Scene question records
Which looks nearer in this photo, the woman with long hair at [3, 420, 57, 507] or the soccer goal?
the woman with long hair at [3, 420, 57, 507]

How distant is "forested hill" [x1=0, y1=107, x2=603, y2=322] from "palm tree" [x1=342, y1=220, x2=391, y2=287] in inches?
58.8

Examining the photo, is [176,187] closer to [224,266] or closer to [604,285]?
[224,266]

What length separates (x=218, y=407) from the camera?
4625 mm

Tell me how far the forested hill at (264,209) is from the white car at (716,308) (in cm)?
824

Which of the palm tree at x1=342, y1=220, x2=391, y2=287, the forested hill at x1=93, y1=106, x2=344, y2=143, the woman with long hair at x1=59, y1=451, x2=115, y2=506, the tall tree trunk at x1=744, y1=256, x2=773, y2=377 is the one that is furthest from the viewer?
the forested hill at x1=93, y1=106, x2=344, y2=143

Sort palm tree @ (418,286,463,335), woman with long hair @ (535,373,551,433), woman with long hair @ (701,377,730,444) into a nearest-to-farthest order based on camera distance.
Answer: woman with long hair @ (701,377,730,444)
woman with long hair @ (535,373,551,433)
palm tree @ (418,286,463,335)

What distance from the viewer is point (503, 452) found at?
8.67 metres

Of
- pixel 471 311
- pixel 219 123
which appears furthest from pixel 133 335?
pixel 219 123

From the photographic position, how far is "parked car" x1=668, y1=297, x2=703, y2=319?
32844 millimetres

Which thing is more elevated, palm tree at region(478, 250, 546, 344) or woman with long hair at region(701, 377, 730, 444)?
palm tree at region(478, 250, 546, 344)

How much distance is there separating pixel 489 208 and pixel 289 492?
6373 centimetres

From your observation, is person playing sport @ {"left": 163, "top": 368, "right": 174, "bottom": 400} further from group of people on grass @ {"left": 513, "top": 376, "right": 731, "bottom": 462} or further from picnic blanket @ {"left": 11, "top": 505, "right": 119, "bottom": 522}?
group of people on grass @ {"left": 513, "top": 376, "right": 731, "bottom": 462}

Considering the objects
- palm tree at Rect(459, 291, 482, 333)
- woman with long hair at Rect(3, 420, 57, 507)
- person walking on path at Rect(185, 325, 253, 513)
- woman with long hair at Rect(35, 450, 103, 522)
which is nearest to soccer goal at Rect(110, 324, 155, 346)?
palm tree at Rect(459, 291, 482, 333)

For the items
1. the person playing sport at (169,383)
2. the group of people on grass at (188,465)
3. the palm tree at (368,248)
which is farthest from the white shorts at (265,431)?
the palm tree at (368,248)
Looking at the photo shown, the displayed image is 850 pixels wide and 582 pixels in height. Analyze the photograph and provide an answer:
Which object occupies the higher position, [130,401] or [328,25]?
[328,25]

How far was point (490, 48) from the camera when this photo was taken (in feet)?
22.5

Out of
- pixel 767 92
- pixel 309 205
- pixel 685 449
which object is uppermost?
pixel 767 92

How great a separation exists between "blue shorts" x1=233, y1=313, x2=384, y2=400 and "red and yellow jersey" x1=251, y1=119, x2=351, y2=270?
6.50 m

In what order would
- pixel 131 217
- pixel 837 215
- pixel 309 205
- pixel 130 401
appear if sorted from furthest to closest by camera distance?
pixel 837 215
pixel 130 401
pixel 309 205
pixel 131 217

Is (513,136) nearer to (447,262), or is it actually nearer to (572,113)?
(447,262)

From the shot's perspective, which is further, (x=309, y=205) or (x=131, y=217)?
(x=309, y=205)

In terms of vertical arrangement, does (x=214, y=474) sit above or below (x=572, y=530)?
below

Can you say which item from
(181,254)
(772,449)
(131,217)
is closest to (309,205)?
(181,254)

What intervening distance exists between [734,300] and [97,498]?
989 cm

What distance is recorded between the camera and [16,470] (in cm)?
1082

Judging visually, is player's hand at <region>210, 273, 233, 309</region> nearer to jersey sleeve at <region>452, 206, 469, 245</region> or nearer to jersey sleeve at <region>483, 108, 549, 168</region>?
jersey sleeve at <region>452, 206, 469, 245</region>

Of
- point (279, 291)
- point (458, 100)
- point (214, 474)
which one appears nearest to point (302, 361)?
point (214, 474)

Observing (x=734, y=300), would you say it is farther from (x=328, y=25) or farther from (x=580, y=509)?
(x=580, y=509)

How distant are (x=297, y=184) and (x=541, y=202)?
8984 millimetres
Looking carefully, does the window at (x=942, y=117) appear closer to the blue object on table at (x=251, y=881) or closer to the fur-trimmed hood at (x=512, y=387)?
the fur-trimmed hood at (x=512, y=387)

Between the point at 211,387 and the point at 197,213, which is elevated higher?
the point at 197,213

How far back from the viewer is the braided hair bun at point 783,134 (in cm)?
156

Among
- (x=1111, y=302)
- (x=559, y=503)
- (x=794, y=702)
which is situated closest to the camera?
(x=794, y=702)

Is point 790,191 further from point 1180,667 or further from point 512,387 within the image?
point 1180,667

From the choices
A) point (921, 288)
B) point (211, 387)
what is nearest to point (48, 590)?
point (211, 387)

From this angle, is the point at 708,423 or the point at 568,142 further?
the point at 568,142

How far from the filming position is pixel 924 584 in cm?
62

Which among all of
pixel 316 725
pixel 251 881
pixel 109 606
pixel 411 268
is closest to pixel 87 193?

* **Task objective**
Copy the data above word for word, beginning at the line that contains "Between the point" and continuing through the end of the data.

* **Reply to the exercise**
Between the point at 211,387 and the point at 197,213, which is elevated higher?
the point at 197,213

How far back from the viewer is the braided hair bun at point 783,134 (in cm)?
156

Among
- (x=1111, y=302)
- (x=559, y=503)
- (x=794, y=702)
which is situated closest to the camera?
(x=794, y=702)

Is point 790,191 further from point 1180,667 or further from point 512,387 within the image?
point 1180,667

From the choices
A) point (921, 288)
B) point (211, 387)
what is nearest to point (48, 590)?
point (211, 387)

From this angle, is the point at 708,423 or the point at 568,142 further?
the point at 568,142

How far from the filming position is pixel 924 584 in cm?
62

Which among all of
pixel 316 725
pixel 251 881
pixel 109 606
pixel 411 268
is closest to pixel 87 193?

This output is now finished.